Items listed in a dataset:

━━━━━━━━━━

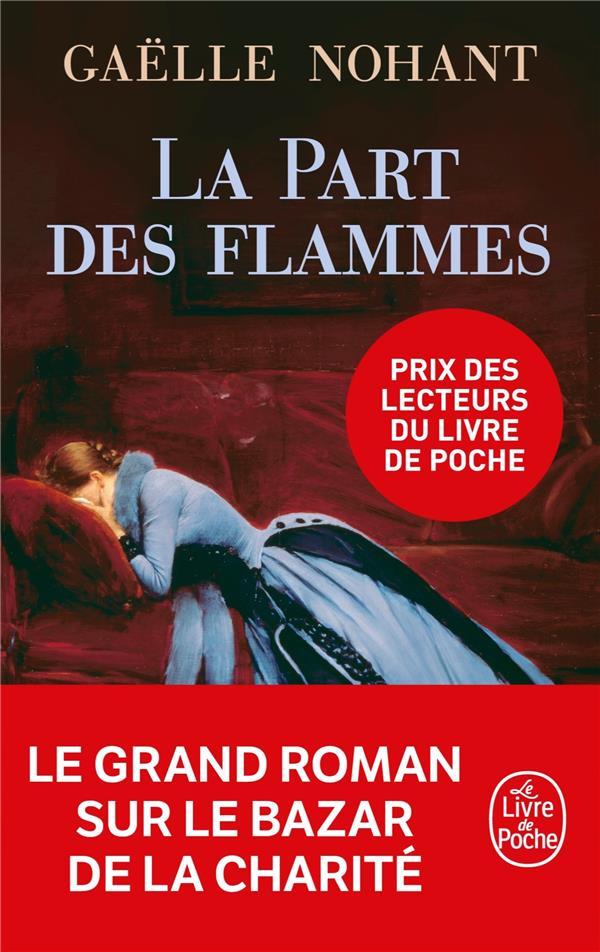 LA PART DES FLAMMES Nohant Gaëlle Le Livre de poche
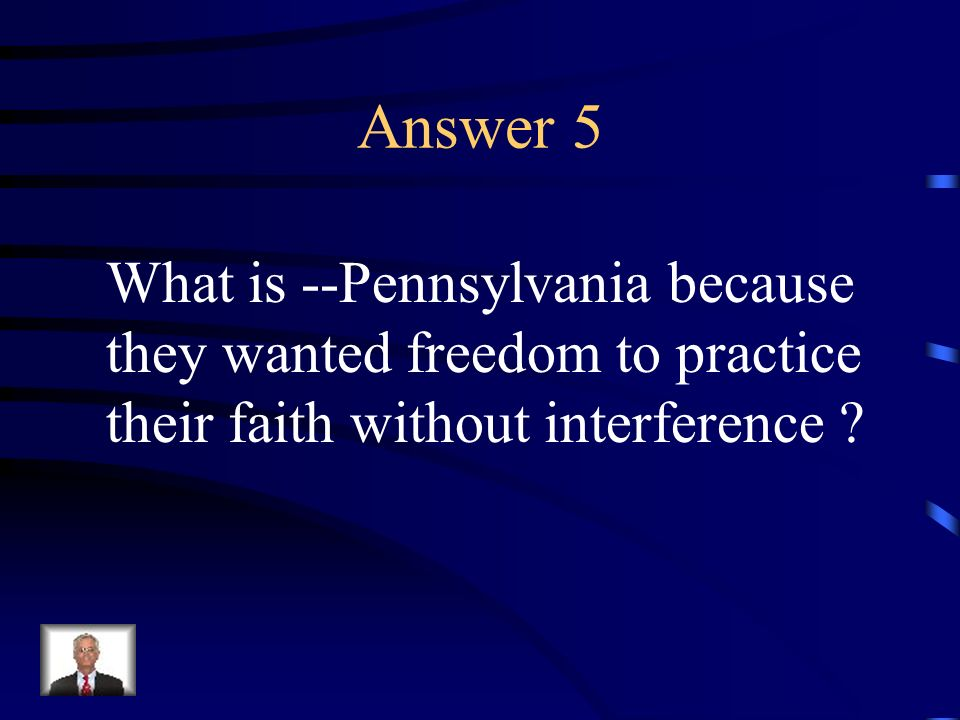 Question 5 The Quakers settled here for this reason.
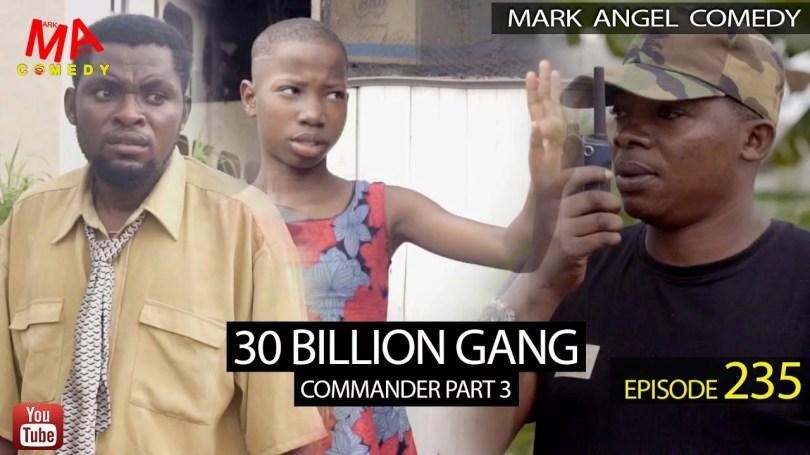 30BG by VIDEO: Mark Angel Comedy - 30 BILLION GANG (Episode 235) Mp4 Download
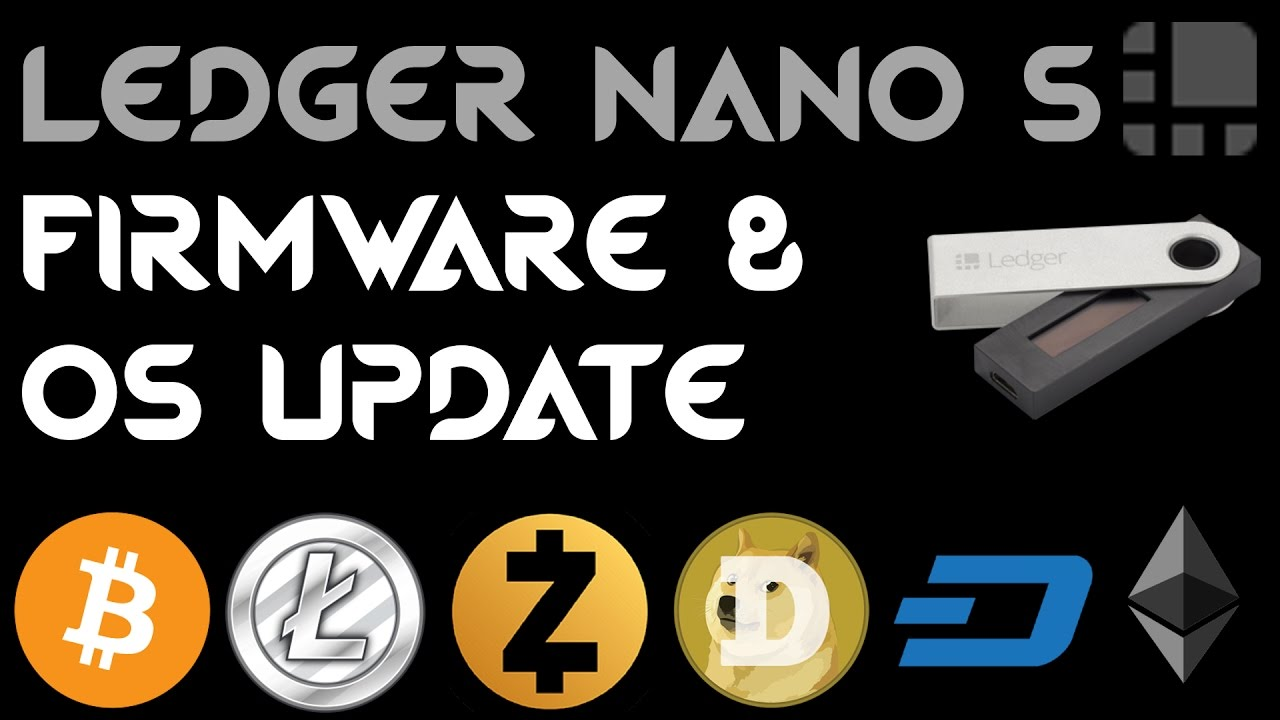 ▷ updating the ledger nano s firmware hardware-wallets. Net.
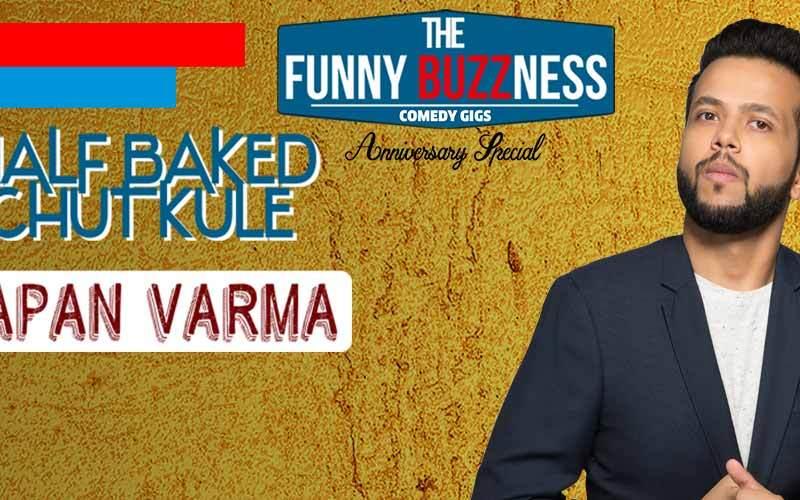 FunnyBuzzness with Sapan Verma Half Baked Chutkule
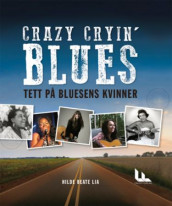 Crazy cryin' blues av Hilde Beate Lia (Innbundet)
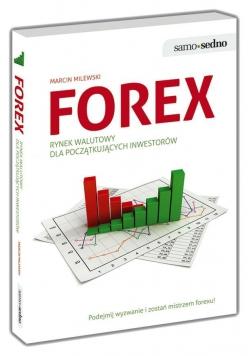 Samo Sedno - Forex. Rynek walutowy na początek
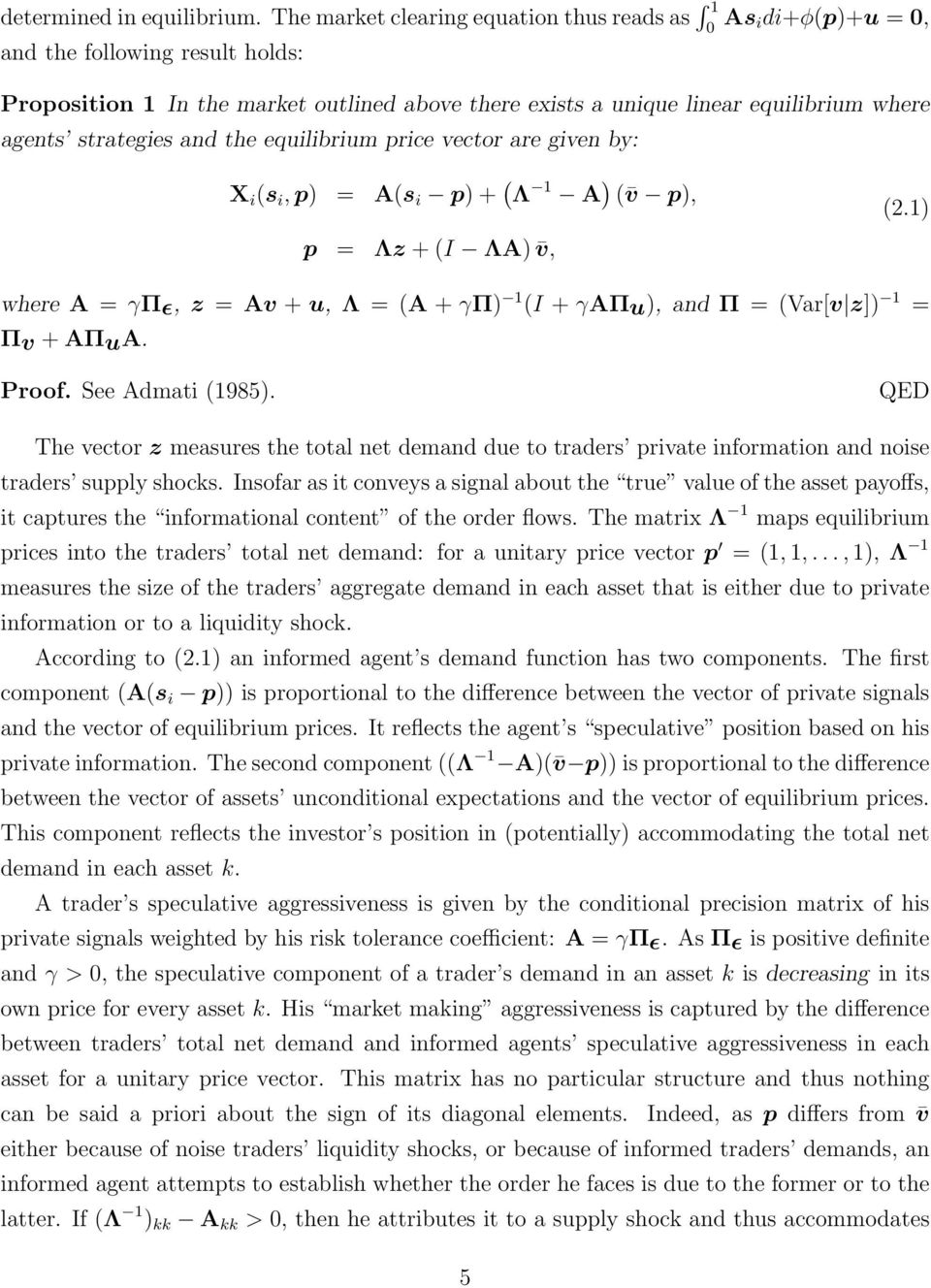 strategies and the equilibrium price vector are given by: X i (s i, p) = A(s i p) + ( Λ 1 A ) ( v p), (2.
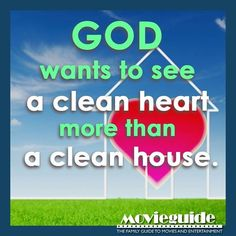GOD wants to see a clean heart more than a clean house.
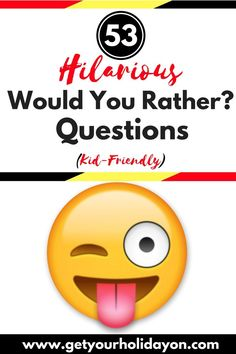 "If you're having a family fun night, need back to school ideas, having a party, sitting around a campfire, at the dinner table, or when you need free game night entertainment. Prepare to laugh over and over at these kid-friendly ""Would you rather"" questions that will be great for the entire family. Laugh, create special moments, and bond over these fun and fresh game ideas with these 53 Would you rather kid friendly questions from Get Your Holiday On."
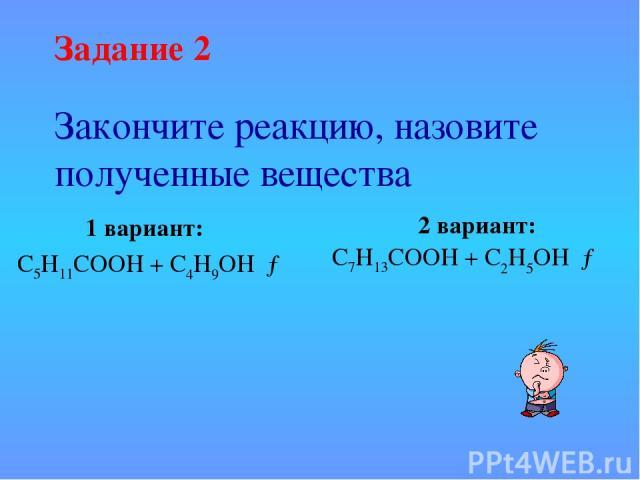 Закончите реакцию, назовите полученные вещества 1 вариант: С5Н11СООН + С4Н9ОН →  2 вариант: С7Н13СООН + С2Н5ОН →   Задание 2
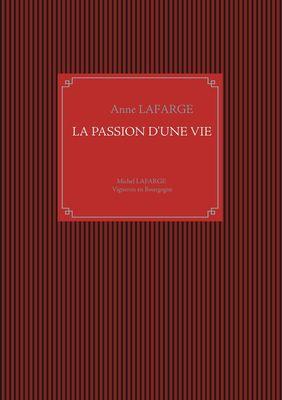 La passion d'une vie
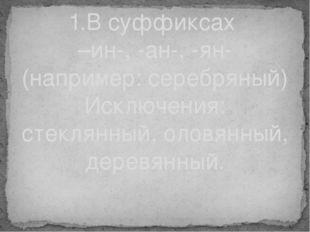 1.В суффиксах –ин-, -ан-, -ян- (например: серебряный) Исключения: стеклянный,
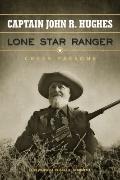 Captain John R. Hughes, Lone Star Ranger (Frances B. Vick Series)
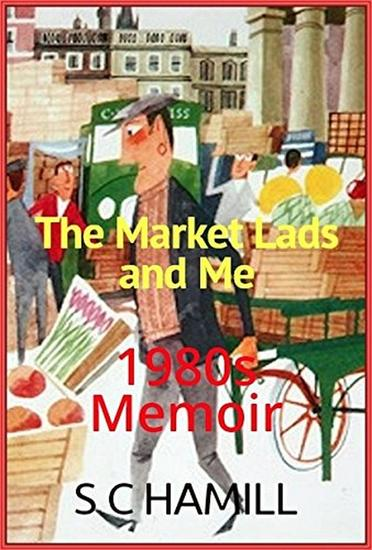 The Market Lads And Me A Memoir - cover
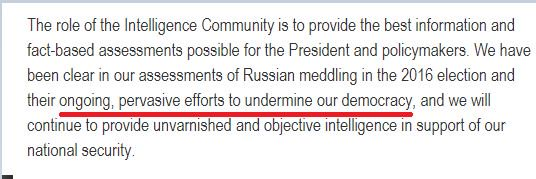 That answer directly contradicts the assessment of US Intelligence.  This from DNI Dan Coats on Monday after the Trump-Putin news conference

━━━━━━━━━━

BRIEF: Copy the lines above exactly and exclude every image.

SOLUTION FOR THIS PROBLEM:
 LA PART DES FLAMMES Nohant Gaëlle Le Livre de poche
 Question 5 The Quakers settled here for this reason.
 30BG by VIDEO: Mark Angel Comedy - 30 BILLION GANG (Episode 235) Mp4 Download
 ▷ updating the ledger nano s firmware hardware-wallets. Net.
 FunnyBuzzness with Sapan Verma Half Baked Chutkule
 Crazy cryin' blues av Hilde Beate Lia (Innbundet)
 Samo Sedno - Forex. Rynek walutowy na początek
 strategies and the equilibrium price vector are given by: X i (s i, p) = A(s i p) + ( Λ 1 A ) ( v p), (2.
GOD wants to see a clean heart more than a clean house.
 "If you're having a family fun night, need back to school ideas, having a party, sitting around a campfire, at the dinner table, or when you need free game night entertainment. Prepare to laugh over and over at these kid-friendly ""Would you rather"" questions that will be great for the entire family. Laugh, create special moments, and bond over these fun and fresh game ideas with these 53 Would you rather kid friendly questions from Get Your Holiday On."
 Закончите реакцию, назовите полученные вещества 1 вариант: С5Н11СООН + С4Н9ОН →  2 вариант: С7Н13СООН + С2Н5ОН →   Задание 2
 La passion d'une vie
 1.В суффиксах –ин-, -ан-, -ян- (например: серебряный) Исключения: стеклянный,
 Captain John R. Hughes, Lone Star Ranger (Frances B. Vick Series)
 The Market Lads And Me A Memoir - cover
 That answer directly contradicts the assessment of US Intelligence.  This from DNI Dan Coats on Monday after the Trump-Putin news conference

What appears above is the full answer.